Having moved to Oxford only in January, we were just starting to feel settled. We love the neighbourhood and its sense of community and we'd just started to get a regular list of activities, last week she started a new post-pregnancy pilates session, and I'd played my first game of ultimate Frisbee.
Luckily, I love to explore and so landing in a new city has been great for that, just the other day I found a blue plaque dedicated to one the Two Ronnies, and an outdoor gym in a nearby park.
Even if you've lived in the same place for years, it's amazing what new little treasure you can find if, rather than walking by on autopilot, you consciously take notice. With Spring on our doorstep, everyday our streets, parks and the grass verge outside our house look different. Tree blossoms bloom, while daffodils and crocuses unfurl with colour.

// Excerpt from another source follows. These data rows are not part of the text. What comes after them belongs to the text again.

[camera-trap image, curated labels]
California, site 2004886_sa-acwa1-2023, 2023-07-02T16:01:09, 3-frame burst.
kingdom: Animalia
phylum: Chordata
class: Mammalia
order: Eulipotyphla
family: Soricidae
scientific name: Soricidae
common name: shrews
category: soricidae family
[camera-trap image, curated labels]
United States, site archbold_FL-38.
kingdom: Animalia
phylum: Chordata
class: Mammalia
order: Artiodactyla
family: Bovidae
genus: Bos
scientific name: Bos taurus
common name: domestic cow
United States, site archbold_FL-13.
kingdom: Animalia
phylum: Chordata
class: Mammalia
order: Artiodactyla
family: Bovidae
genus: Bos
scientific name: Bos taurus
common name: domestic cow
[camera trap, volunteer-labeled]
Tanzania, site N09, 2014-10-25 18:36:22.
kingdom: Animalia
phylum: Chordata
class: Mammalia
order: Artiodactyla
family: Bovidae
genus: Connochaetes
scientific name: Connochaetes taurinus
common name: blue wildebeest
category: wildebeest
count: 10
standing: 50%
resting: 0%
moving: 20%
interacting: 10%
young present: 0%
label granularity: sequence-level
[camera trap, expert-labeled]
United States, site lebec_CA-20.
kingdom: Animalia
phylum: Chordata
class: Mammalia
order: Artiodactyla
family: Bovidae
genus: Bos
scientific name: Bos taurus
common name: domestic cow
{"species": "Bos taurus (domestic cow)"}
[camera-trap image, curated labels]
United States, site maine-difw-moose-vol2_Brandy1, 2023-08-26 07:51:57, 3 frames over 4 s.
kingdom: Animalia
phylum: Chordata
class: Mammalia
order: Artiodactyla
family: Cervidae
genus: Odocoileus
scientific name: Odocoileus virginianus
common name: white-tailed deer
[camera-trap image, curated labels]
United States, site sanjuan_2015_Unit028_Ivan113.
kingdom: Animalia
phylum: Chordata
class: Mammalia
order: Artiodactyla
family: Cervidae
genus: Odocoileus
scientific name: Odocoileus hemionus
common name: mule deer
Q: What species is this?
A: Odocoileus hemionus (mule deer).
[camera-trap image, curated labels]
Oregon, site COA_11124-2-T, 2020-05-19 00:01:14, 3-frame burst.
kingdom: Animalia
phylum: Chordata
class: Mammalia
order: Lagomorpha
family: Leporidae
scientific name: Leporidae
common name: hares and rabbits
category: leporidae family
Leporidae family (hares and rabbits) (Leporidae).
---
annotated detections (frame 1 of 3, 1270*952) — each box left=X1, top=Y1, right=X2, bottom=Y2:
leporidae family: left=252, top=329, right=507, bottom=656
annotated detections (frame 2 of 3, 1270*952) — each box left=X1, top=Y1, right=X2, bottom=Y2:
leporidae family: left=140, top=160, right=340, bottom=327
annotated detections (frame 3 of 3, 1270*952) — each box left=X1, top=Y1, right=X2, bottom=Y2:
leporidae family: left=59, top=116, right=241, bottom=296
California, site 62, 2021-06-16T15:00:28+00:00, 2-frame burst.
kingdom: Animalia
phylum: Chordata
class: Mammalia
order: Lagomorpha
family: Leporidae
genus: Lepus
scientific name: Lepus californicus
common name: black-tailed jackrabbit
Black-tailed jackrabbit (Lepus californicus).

One trick to make your neighbourhood seem new and fresh is to throw an element of chance into your walk, write a list of random directions, '1st left, 3rd right, 2nd right, 1st left' and follow them – as far as it is safe to do so – making sure you still know how to get home!
As the World Urban Parks released in their statement on the COVID-19 response, "the value of the local park, the local street will provide moments of stress release and additional health benefits and these are all extremely important in maintaining the body's immune system."
The UK government advice, as of now, is that social distancing, is not isolation, and they are encouraging people to walk, cycle and exercise in a way that conforms to Public Health England guidance, such as maintaining a two-metre distance from others.
There's also nothing stopping you from throwing or kicking a ball around, flying a kite or playing a game of tag with your family and household – no matter what their age. More than ever we need to recognise that everybody needs to play to recharge and to maintain our emotional, physical and psychological well-being.
So, what did we decide? Well, one thing I plan to do is to help keep our neighbours active in body and mind with a series of local treasure hunts. With that in mind, one thing that everyone can do to help is think about pavement parking and how it might be avoided to ensure that pedestrians, including wheelchair users, people with baby buggies, the elderly, and the visually impaired, from being obstructed or forced into the road.